TASK OBJECTIVE >>
In the email about bootstrapping survey data, copy everything from "All of that" down to "known to me.", swapping "empirical distribution" for "observed distribution".

TEXT FOR ANALYSIS >>
▽
Doug -
I believe there is a program svybs that is available do a findit svybs
judy
Judith A. Shinogle, Ph.D., MSc.
Assistant Professor, University of South Carolina
Dept. of Pharmaceutical and Health Outcomes Sciences, College of Pharmacy and
Health Services Policy and Management,
Arnold School of Public Health
Columbia, SC 29208
phone (803) 777-5727
[email protected]
-----Original Message-----
From: doug levy [mailto:[email protected]]
Sent: Friday, July 11, 2003 10:30 AM
To: Sayer, Bryan; '[email protected] '
Subject: st: RE: bootstrapping survey data
The rationale for bootstrapping my coefficient
estimates is to include some sense of the uncertainty
of the parameters in a Monte Carlo simulation of the
effect of a policy change. For the first order Monte
Carlo simulation I am taking draws from a conditional
distribution defined by the logit model I estimate
using the NHIS. A second order Monte Carlo analysis
reruns this simulation some large number of times,
each time using a conditional distribution defined by
the parameter estimates from one of the bootstrap
draws. Thus, the error from the parameter estimates is
taken into account in my simulation results.
All of that said, bootstrapping assumes that the
empirical distribution of the sample is a reasonable
approximation of the actual distribution in the
population. In order to have the resamples mimic the
initial sample, I would like to take account of the
sampling design, to the extent that it is known to me.
While I don't have exact knowledge of the sampling
design, it is my sense that for the purposes of making
my simulation plausible, I should include what
elements of the sampling design I can. Thus, my
interest in bootstrapping my estimates from the NHIS.
I welcome any opinions on either my analysis strategy
in general or the Stata problem in particular.
Best,
Doug Levy
--- "Sayer, Bryan" <[email protected]> wrote:
> I don't understand the point of doing both a
> bootstrap and explicitly
> accounting for the sample design (I'm presuming you
> set PSU and strata since
> you specified svylogit).
△
DATASET EXTRACT >>
▽
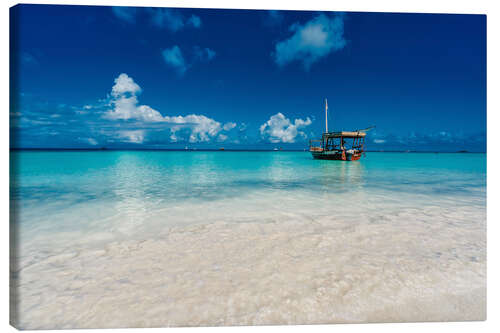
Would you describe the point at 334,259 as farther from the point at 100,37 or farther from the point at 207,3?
the point at 100,37

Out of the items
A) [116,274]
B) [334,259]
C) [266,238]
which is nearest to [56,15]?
[116,274]

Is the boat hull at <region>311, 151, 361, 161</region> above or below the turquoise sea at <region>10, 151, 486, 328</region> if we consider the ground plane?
above

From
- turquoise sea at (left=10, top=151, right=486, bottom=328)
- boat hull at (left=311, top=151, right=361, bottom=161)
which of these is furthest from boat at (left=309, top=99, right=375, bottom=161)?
turquoise sea at (left=10, top=151, right=486, bottom=328)

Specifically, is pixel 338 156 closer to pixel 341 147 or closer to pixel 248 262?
pixel 341 147

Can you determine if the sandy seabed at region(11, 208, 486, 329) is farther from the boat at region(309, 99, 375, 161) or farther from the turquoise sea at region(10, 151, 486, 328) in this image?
A: the boat at region(309, 99, 375, 161)

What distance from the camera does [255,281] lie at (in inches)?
113

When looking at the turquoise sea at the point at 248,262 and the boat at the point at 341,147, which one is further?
the boat at the point at 341,147

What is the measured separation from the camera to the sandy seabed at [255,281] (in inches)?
96.7

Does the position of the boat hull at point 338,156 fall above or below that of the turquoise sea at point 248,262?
above

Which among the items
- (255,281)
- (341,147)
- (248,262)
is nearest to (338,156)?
(341,147)

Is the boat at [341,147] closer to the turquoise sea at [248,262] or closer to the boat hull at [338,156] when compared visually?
the boat hull at [338,156]

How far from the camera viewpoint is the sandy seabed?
2.46 meters

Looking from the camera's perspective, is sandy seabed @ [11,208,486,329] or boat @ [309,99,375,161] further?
boat @ [309,99,375,161]

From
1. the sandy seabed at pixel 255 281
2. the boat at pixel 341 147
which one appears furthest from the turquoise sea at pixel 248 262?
the boat at pixel 341 147
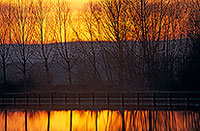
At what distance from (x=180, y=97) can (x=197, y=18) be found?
20.5 meters

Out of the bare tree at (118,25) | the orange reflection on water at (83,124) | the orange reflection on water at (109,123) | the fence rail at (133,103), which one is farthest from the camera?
the bare tree at (118,25)

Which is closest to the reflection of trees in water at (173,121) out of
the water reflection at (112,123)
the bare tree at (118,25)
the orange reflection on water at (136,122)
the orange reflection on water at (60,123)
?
the water reflection at (112,123)

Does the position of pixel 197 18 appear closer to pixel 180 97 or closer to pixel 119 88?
pixel 119 88

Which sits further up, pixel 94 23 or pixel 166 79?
pixel 94 23

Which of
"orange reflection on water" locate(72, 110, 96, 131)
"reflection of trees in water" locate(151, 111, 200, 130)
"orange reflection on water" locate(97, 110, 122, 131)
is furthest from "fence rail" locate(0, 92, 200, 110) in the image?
"orange reflection on water" locate(72, 110, 96, 131)

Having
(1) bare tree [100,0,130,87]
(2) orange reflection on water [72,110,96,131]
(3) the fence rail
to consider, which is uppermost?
(1) bare tree [100,0,130,87]

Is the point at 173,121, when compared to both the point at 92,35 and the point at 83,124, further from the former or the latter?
the point at 92,35

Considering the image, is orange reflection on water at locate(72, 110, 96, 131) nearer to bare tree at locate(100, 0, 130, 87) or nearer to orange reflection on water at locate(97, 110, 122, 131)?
orange reflection on water at locate(97, 110, 122, 131)

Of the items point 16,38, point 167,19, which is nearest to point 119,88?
point 167,19

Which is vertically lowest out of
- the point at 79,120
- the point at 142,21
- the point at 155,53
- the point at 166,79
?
the point at 79,120

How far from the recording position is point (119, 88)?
44469 mm

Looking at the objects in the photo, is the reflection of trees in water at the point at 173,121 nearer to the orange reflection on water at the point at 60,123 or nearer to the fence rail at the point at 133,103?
the fence rail at the point at 133,103

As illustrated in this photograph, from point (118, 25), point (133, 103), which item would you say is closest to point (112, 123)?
point (133, 103)

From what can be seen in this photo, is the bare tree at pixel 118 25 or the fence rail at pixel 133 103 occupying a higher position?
the bare tree at pixel 118 25
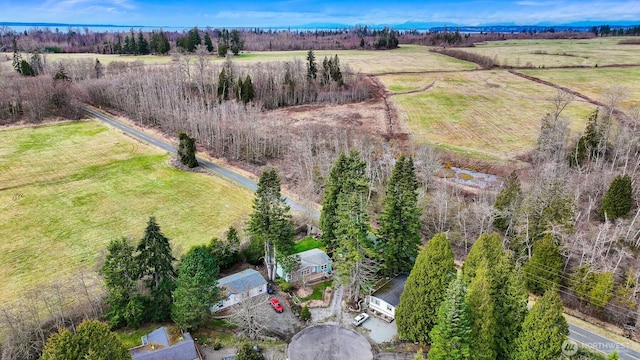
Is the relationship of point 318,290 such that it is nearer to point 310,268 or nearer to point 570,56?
point 310,268

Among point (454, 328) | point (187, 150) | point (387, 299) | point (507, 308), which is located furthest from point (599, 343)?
point (187, 150)

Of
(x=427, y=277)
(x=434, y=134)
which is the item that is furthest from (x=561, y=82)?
(x=427, y=277)

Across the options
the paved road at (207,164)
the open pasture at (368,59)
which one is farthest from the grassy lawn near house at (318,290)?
the open pasture at (368,59)

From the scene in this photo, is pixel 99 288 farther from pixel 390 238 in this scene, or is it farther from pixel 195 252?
pixel 390 238

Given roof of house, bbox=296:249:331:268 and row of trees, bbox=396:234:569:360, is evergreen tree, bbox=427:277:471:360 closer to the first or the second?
row of trees, bbox=396:234:569:360

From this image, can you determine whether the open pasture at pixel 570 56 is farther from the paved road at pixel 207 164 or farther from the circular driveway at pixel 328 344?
the circular driveway at pixel 328 344

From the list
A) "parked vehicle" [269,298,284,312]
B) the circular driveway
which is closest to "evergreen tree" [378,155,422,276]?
the circular driveway
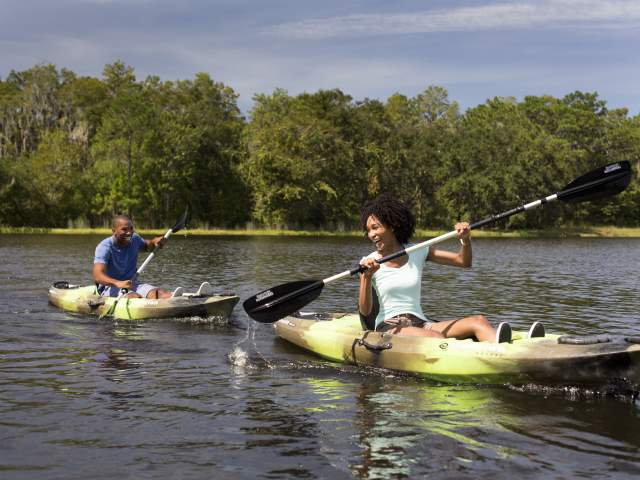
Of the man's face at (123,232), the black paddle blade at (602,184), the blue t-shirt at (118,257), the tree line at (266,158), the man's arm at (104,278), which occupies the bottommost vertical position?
the man's arm at (104,278)

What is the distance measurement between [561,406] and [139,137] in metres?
48.0

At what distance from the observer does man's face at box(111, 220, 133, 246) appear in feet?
34.6

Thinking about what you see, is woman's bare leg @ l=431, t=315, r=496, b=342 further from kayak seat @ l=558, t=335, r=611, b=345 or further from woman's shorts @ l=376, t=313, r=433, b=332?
kayak seat @ l=558, t=335, r=611, b=345

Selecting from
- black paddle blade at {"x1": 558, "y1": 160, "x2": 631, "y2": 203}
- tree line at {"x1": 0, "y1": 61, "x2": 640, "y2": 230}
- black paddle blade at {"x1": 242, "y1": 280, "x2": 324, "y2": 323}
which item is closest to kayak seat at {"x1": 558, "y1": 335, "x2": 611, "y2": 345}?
black paddle blade at {"x1": 558, "y1": 160, "x2": 631, "y2": 203}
△
ANSWER TO THE PROBLEM >>
All of that said, bootstrapping assumes that the
observed distribution of the sample is a reasonable
approximation of the actual distribution in the
population. In order to have the resamples mimic the
initial sample, I would like to take account of the
sampling design, to the extent that it is known to me.